- WHAT YOU NEED TO DO
Retype all of the data word for word, without pictures.

- DATA BLOCK
__________________________________________________

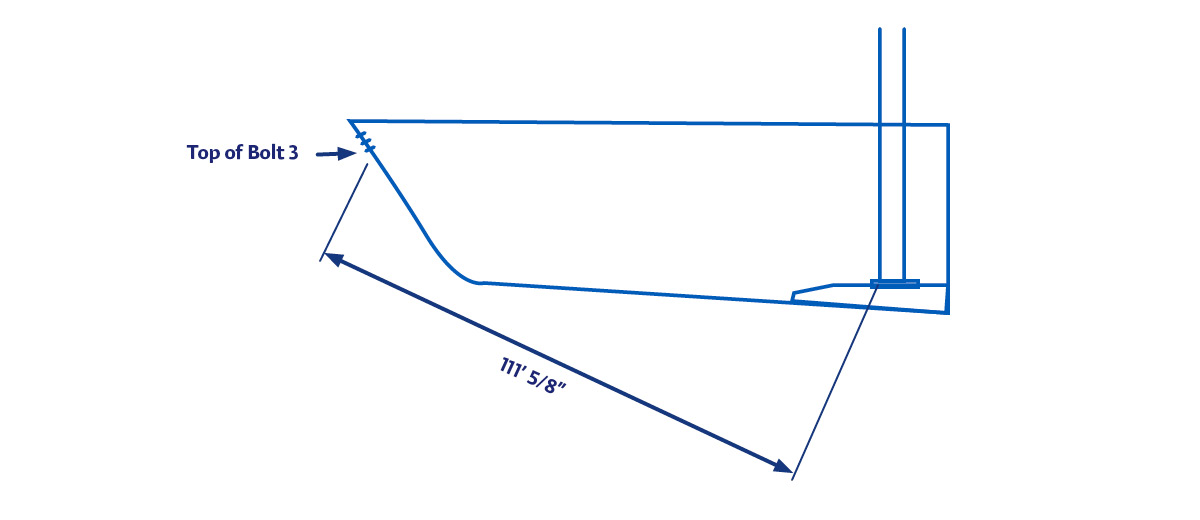 J/24 Tuning Guide | North Sails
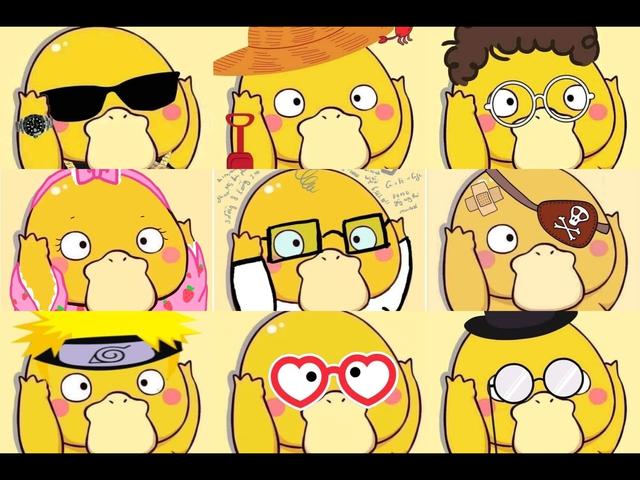 Vịt vàng ôm đầu đang là trend, nhưng bạn có biết câu chuyện buồn sau chiếc avatar này? - Ảnh 4.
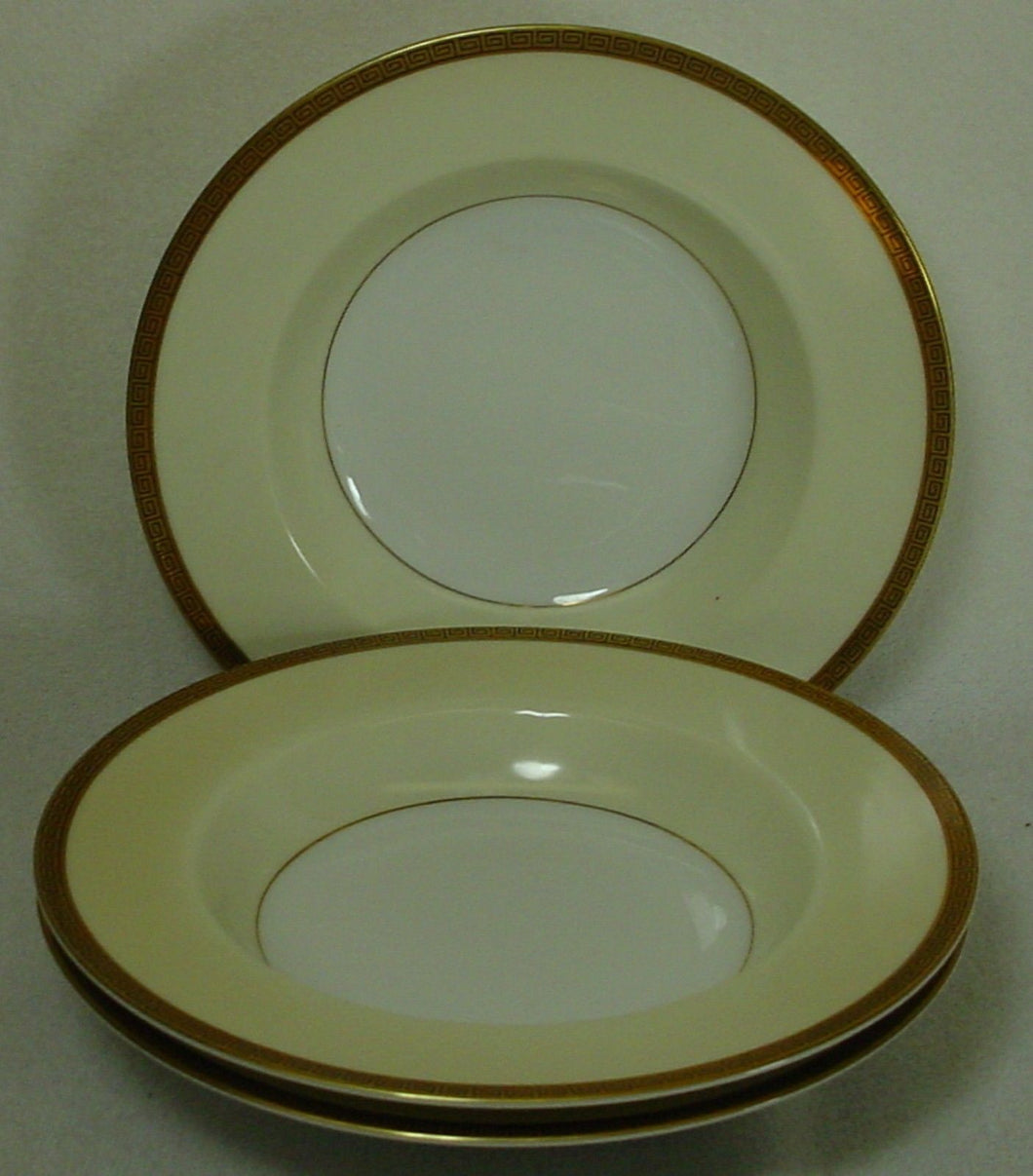NORITAKE china GRACEWOOD 4984 pattern Soup or Salad Bowl - Set of Three @ 8-1/4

__________________________________________________

- SOLUTION TO THIS PROBLEM
 J/24 Tuning Guide | North Sails
 Vịt vàng ôm đầu đang là trend, nhưng bạn có biết câu chuyện buồn sau chiếc avatar này? - Ảnh 4.
NORITAKE china GRACEWOOD 4984 pattern Soup or Salad Bowl - Set of Three @ 8-1/4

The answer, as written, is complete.